Una delle mie fonti principali per tenermi aggiornata sui ristoranti di New York è Instagram. È molto più diretto di qualsiasi app di ratings perché consente di vedere direttamente le foto dei consumatori. Ci si fa un’idea dei piatti, non solo come li vogliono presentare i ristoratori, ma anche e soprattutto come li trovano i clienti. La mia partner in crime, appartiene a un’altra generazione e si affida ancora alla stampa tradizionale, ma come me è parecchio attenta alle novità e soppesa le fonti, comparandole. Non ci ha pensato due volte a muoversi dall’Upper West Side fino a Avenue A, quasi all’altezza di Tompkins Square per assaggiare la raclette, quando ha letto recensioni entusiastiche su tutta la stampa che conta da The New York Times a The Gothamist. The Village Voice lo ha addirittura definito il miglior ristorante dell’East Village.
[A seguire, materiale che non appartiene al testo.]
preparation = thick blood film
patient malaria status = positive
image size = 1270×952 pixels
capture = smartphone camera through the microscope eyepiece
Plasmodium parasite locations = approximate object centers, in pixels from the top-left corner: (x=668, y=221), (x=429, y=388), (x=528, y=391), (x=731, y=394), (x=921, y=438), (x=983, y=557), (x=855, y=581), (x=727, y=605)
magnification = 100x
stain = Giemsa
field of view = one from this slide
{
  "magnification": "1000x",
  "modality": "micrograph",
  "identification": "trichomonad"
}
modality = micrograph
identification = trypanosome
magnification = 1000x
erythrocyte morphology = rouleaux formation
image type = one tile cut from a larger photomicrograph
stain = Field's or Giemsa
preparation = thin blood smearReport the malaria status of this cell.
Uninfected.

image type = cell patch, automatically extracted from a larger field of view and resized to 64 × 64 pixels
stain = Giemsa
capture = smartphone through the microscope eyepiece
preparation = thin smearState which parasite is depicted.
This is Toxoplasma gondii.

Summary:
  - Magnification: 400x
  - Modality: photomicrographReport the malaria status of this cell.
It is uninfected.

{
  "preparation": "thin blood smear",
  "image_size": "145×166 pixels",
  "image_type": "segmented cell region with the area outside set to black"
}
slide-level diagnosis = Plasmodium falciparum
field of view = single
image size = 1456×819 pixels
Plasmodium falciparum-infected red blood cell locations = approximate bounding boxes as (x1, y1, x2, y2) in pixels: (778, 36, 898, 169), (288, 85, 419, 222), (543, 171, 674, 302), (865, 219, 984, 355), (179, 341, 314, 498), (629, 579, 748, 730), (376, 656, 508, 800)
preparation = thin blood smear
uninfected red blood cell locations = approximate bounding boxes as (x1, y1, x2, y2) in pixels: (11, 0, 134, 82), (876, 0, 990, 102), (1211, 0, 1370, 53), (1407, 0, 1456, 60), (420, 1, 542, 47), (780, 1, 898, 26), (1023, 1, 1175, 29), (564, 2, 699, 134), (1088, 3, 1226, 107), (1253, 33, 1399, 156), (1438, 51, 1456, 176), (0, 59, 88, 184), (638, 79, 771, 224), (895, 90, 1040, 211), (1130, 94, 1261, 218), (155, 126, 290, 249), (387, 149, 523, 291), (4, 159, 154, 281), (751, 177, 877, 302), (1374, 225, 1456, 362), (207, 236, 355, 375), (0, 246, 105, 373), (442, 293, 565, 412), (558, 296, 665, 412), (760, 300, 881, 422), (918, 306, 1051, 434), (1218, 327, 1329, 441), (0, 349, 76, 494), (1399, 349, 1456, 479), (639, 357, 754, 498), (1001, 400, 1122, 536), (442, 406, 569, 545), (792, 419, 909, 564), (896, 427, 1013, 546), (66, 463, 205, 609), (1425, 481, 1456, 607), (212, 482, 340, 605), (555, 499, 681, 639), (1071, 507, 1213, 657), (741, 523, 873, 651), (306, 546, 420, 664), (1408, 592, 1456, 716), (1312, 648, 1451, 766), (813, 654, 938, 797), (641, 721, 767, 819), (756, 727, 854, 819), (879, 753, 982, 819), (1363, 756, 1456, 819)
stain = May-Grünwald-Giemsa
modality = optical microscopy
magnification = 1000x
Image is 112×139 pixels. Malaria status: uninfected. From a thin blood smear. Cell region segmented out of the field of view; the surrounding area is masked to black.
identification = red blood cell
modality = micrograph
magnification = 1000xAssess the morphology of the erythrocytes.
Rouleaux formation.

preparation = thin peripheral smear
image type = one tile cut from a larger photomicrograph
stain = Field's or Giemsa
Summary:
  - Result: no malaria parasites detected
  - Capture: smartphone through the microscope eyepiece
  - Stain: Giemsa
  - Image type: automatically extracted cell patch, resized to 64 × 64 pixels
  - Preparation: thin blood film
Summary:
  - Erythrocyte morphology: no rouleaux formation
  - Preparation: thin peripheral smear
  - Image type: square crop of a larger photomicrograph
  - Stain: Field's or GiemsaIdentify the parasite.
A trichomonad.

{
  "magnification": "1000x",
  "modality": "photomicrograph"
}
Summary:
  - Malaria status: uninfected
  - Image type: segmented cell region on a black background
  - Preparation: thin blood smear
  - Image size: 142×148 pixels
Non aspettatevi, però, un locale grandioso. Come tutti i posti più gloriosi di New York, l’aspetto può essere spiazzante. Arrivate all’indirizzo che avete impostato su Google Maps e quasi passate oltre per quanto è piccolo. Ci sono quattro tavoli in tutto e visto da fuori sembra più un fast food che un vero e proprio ristorante. L’arredamento è decisamente essenziale, in linea con l’esaltazione dell’unico elemento veramente importante: la raclette. La forma, tagliata a metà, troneggia su una vetrinetta che è quasi un altare, attorno alla quale c’è il giusto spazio per compiere come si deve tutte le spettacolari operazioni. Tutto il resto dello spazio è sacrificatissimo e soprattutto, il locale è sempre strapieno. La prima volta che ci sono andata, infatti, non ho trovato posto.
Ricordo di essere rimasta sconvolta dal fatto che un locale così piccolo avesse una hostess all’ingresso che regolava le prenotazioni. Io non avevo capito di avere a che fare con qualcosa di così grosso e non avevo alcuna prenotazione, così ho ripiegato su un grande classico: l’intramontabile Tompkins Square Bagels. Se siete in cerca di comfort food è una validissima alternativa. Ci sono decine di cream cheese diversi, alcuni ai sapori più impensabili tipo Nutella o Birthday Cake. Insomma, ho trovato il modo di consolarmi, ma la curiosità per Raclette era rimasta.
Qualche giorno fa sono passata per caso lì davanti e il posto era incredibilmente meno pieno del solito, ho pensato potesse valere la pena mettersi in lista d’attesa. Di certo non pensavo di avere la chance di potermi sedere subito. Invece funziona proprio così: per i party of one c’è la possibilità di dividere il tavolo, se si è entrambi d’accordo. Insomma, avete capito? Mi sono ritrovata a tavola con Janice e Max, il suo maltese ed è stato fantastico perché, in questo modo, abbiamo ordinato piatti diversi per assaggiare più cose e abbiamo parlato di qualsiasi cosa, dalle analogie tra Trump e Berlusconi al caschetto di Anna Wintour.
Nel frattempo il personale di Raclette è stato enormemente generoso, il bis di formaggio fuso è la regola e diversamente da come succede in altri locali in cui regna la fretta di scacciarti per fare posto al prossimo turno, ci hanno lasciato il tempo per un pranzo davvero piacevole.
Ha ragione Janice, questa è l’unica città possibile per noi. Non solo per la raclette e per le mille altre golosità di cui possiamo andare a caccia. Questa è davvero l’unica città in cui come donna, posso sentirmi sicura, non giudicata e addirittura capita, perfettamente a mio agio se decido di andare al ristorante da sola. Allo stesso tempo posso, poi scegliere di non essere più sola, dividendo il mio tempo e il mio cibo, con una donna che ha uno spirito in cui mi riconosco e che difficilmente incontrerei da un’altra parte.